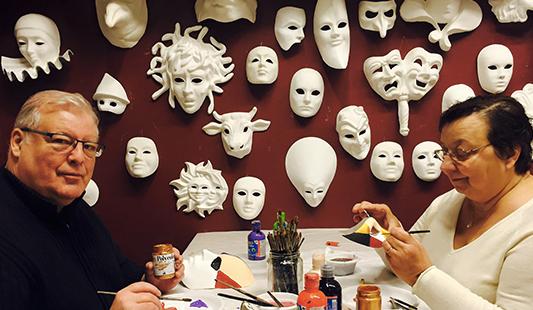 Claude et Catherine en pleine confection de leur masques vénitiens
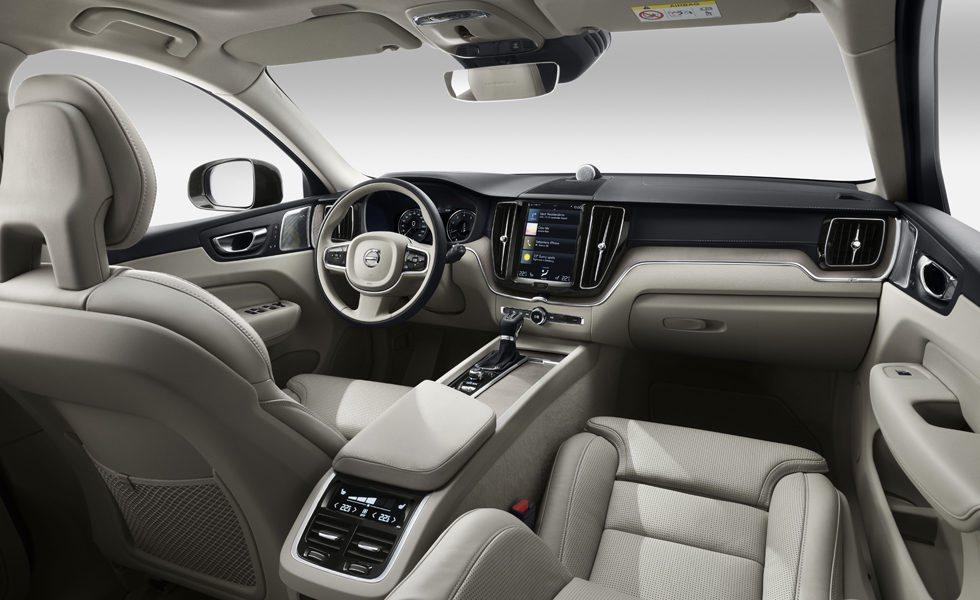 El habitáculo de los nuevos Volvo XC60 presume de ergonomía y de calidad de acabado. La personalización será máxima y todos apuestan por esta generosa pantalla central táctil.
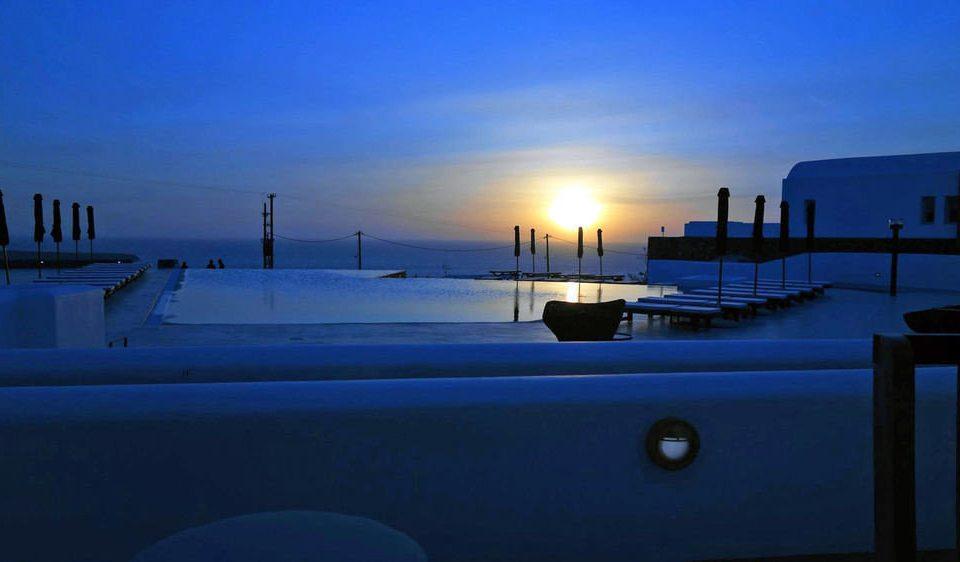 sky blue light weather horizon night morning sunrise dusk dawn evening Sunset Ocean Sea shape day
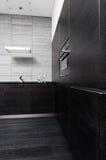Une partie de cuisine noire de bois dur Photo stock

**WHAT THE TASK ASKS**
What is needed is an exact copy of every line from the one with "sky blue light" to the end of the listing above, with the pictures left out.

**TASK RESPONSE**
 sky blue light weather horizon night morning sunrise dusk dawn evening Sunset Ocean Sea shape day
Une partie de cuisine noire de bois dur Photo stock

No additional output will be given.